Come learn about ongoing research into encouraging hummingbird predation on SWD adults. Dr. Juliet Carroll of Cornell NYS IPM will also discuss new research into better thresholds for monitoring SWD and how those thresholds will more accurately inform spray decisions. Managing crop canopy and weeds are also critical for SWD control.

If you don’t want to spray, ENYCHP will have current information on exclusion netting work over berries, so you can plan to cover your crop next year.
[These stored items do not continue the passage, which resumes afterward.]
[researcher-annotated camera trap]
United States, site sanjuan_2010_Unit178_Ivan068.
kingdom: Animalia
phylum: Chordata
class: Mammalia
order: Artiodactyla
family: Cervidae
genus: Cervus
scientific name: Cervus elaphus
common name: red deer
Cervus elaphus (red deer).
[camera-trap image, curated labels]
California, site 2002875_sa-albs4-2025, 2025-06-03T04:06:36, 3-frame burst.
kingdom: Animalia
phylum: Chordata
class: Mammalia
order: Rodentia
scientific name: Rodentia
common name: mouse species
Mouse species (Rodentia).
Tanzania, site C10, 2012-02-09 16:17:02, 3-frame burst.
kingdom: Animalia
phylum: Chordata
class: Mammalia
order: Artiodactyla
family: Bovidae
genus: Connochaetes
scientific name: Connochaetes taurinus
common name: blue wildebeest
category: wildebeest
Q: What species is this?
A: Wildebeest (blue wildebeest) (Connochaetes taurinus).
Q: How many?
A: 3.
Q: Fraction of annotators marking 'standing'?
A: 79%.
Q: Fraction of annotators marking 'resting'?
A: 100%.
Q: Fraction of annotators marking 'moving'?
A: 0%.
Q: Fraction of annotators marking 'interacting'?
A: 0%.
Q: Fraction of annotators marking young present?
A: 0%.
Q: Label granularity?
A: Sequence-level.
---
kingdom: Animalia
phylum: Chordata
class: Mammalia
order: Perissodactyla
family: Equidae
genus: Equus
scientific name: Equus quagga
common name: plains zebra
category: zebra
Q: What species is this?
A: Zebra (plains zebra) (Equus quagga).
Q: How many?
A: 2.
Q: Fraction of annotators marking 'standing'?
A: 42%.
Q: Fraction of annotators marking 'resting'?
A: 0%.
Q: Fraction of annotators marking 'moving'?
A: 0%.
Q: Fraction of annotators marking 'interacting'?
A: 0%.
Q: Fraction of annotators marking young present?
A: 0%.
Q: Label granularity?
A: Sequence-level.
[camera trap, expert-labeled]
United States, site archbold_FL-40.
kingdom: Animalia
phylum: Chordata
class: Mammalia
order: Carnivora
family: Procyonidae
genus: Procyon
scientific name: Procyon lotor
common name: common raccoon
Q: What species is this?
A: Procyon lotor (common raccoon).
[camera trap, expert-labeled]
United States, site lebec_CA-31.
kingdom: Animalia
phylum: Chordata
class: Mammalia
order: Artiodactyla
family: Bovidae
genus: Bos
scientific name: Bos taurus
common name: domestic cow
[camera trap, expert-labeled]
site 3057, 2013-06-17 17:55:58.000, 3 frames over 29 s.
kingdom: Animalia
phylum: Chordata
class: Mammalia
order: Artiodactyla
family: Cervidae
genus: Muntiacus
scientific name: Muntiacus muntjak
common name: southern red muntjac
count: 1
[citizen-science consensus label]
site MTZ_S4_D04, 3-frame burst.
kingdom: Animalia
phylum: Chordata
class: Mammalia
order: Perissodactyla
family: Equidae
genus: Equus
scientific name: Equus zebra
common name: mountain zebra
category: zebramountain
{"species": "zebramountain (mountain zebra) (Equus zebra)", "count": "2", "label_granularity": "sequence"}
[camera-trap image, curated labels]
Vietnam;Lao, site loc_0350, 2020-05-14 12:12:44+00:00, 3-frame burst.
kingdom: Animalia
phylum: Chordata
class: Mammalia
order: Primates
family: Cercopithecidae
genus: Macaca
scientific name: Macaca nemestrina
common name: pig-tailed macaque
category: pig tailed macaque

Hummingbirds eat lots of small insects, including aphids and fruit flies, to supplement their nectar-rich diet. Up to 2000 per day!

DEC Credits Pending.

WHEN:
Wednesday, August 22, 2018
5:00 to 7:00 PM

LOCATION:
Gardenworks Farm
1055 County Rte 30
Salem, NY 12865

COST:  Free and Open to the public

Please Register online at:
https://enych.cce.cornell.edu/event.php?id=972
Or call Abby Henderson at 518-746-2553

More about hummingbirds is in the Hummingbirds SWD blog post.

Comments

2 Responses to “ Hummingbirds to control SWD – Workshop ”

  • Morgan Moore

    Currently I have 6 to 8 hummingbirds coming to my feeders. I have approximately an acre of mature blueberry bushes and I have yet to find any SWD evidence. I wonder if these two things are related.

  • jec3@cornell.edu

    Tough to say with certainty. SWD has a long span (50 or more days) for when it’s first caught or found across New York, unlike many other insect pests that are found, routinely, each year at about the same time throughout the state. Do keep an eye out for SWD infestations in your blueberries, as hummingbirds will be migrating south.